Observations from 10 randomly selected plants were recorded for 14 qualitative and 14 quantitative morphological descriptors following the descriptors list developed by International Board of Plant Genetic Resources and NBPGR.
The 14 qualitative morphological descriptors, recorded visually, were petiole colour, leaf blade lobing, leaf blade tip angle, leaf colour distribution, calyx colour, calyx spininess, corolla colour, Fruit colour, fruit colour distribution, fruit shape, fruit curvature, fruit apex shape, fruit length-breadth ratio, and seediness.
The 14 quantitative descriptors were plant height (cm), plant spread (cm), number of primary branches, petiole length (cm), leaf blade length (cm), leaf blade width (cm), number of days to 50% flowering, peduncle length (cm), fruit length (cm), fruit width (cm), fruit weight (g), number of fruits/plant, number of days to 50% fruit harvest, and fruit yield/plant (kg).
The petiole length, petiole colour, leaf blade length, leaf blade width, leaf blade lobbing, leaf blade tip angle, and leaf colour were recorded on the fifth leaf from the top at full foliage stage. The calyx colour, calyx spininess, and corolla colour were recorded at peak flowering stage.
Plant height, plant spread, and number of primary branches were recorded at peak fruiting stage. The total number of fruits and fruit yield across 8 harvestings were divided by the number of plants to compute the number of fruits/plant and fruit yield/plant.
The core set was developed using Shannon-Wiener Diversity Index (H’) and the principal component score strategy (PCSS).
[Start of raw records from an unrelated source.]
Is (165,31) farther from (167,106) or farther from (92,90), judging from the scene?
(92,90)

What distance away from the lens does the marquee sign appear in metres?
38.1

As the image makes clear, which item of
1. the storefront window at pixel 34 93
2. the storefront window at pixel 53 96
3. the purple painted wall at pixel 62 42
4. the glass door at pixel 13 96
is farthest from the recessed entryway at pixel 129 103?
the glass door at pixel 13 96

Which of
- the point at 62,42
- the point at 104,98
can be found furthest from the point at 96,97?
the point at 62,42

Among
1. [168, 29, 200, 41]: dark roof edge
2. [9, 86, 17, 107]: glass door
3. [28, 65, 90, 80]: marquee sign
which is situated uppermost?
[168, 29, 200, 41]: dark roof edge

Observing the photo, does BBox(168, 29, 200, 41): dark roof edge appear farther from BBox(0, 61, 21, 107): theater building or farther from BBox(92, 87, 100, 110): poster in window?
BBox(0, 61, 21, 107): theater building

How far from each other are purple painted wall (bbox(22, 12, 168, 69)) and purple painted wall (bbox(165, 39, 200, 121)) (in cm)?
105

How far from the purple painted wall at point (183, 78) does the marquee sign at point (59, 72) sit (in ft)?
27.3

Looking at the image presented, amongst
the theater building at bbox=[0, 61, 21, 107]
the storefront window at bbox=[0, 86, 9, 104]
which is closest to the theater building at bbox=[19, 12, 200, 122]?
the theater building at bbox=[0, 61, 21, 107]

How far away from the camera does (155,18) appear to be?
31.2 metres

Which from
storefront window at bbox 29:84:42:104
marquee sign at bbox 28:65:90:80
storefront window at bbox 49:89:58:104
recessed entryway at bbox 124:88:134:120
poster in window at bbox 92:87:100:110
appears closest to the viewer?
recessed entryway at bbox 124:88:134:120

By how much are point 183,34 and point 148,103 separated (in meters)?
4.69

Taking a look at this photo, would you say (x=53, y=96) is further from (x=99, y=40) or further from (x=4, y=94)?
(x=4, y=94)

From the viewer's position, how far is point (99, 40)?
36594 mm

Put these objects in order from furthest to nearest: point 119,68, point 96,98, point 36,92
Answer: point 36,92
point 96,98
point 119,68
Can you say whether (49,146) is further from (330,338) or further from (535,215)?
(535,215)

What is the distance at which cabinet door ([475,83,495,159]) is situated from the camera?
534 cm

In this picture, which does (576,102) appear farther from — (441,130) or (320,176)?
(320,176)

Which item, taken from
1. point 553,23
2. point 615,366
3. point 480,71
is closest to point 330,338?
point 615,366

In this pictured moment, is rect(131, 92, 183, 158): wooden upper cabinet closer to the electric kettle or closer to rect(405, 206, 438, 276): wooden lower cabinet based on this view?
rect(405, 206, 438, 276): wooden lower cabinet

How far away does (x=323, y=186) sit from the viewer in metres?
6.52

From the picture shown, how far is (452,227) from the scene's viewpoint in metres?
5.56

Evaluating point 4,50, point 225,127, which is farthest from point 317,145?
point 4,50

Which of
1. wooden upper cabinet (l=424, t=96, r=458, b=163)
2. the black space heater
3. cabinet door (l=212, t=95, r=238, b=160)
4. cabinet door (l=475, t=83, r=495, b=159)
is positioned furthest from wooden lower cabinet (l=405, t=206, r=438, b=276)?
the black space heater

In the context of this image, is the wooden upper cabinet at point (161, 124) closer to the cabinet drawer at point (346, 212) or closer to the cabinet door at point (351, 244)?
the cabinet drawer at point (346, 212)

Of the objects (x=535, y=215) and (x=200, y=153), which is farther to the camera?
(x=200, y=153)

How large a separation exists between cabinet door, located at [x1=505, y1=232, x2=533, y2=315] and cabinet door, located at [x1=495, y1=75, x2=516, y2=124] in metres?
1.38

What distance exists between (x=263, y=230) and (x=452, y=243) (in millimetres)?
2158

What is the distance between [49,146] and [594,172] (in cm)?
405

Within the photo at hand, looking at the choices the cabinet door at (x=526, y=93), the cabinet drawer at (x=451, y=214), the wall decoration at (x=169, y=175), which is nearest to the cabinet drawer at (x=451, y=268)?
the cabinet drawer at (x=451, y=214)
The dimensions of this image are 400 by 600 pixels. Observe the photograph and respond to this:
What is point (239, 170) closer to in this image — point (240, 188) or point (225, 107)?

The accessions were classified into 15 groups based on regions and continents. Following A. D. H. Brown, a core set (10% of entire collection) of 181 accessions was fixed in advance. In every group, H’ was calculated for each qualitative descriptor.
The total diversity in each group was determined by pooling Hs’ across all qualitative descriptors. The number of accessions in each group was then determined by proportional strategy (proportion to the total diversity in each group). Further, accessions from each group were selected using PCSS. Groups with less than 5 accessions had all their accessions directly added to the core set.
A comparison of means, variances and phenotypic correlations for quantitative descriptors and the Shannon-Wiener Diversity Index (H’) for qualitative descriptors indicated that the genetic variation for these descriptors was conserved in the core set.
This core set can be evaluated for agronomic/horticultural traits including resistance to biotic and abiotic stresses to identify accessions with desirable traits for use in eggplant breeding research and genomic studies.